EXTRACTED TEXT =

* * * * * * *

The case of C.P.C. v. State of Florida takes a look at how fingerprint evidence can be used in criminal cases. Undoubtedly, most of us have seen the crime shows and heard stories about how someone’s “fingerprints matched those found at the crime scene.” But what does that really mean? Many prosecutors would like you to believe that such evidence is reliable; however, most Bradenton criminal defense attorneys know that that is not particularly the case.
What Happened In C.P.C.?
C.P.C. was ultimately convicted of grand theft and burglary of a dwelling. According to testimony, an individual’s apartment was broken into via a rear window and it was eventually discovered that a PlayStation 3 and some other electronics were missing from the home. The individual knew C.P.C., who lived in the same complex as the individual. C.P.C. had visited the individual at some point; however, it was said that he was never near the rear window during his visit.

* * * * * * *

[Collected data]
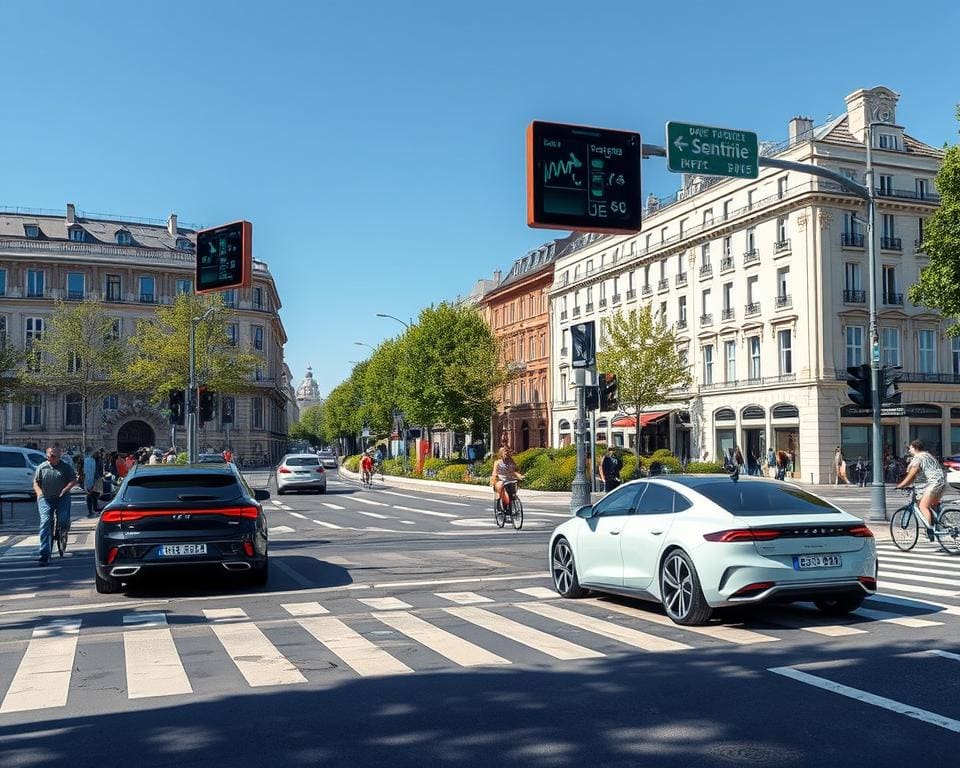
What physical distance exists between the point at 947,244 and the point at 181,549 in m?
32.3

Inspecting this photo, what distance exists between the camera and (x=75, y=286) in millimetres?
85375

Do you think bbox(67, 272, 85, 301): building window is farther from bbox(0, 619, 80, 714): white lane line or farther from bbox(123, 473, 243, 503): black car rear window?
bbox(0, 619, 80, 714): white lane line

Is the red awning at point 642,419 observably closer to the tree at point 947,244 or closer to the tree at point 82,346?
the tree at point 947,244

* * * * * * *

WORK TASK = In the text on fingerprint evidence, which crimes was C.P.C. convicted of?

ANSWER AREA = Grand theft and burglary of a dwelling.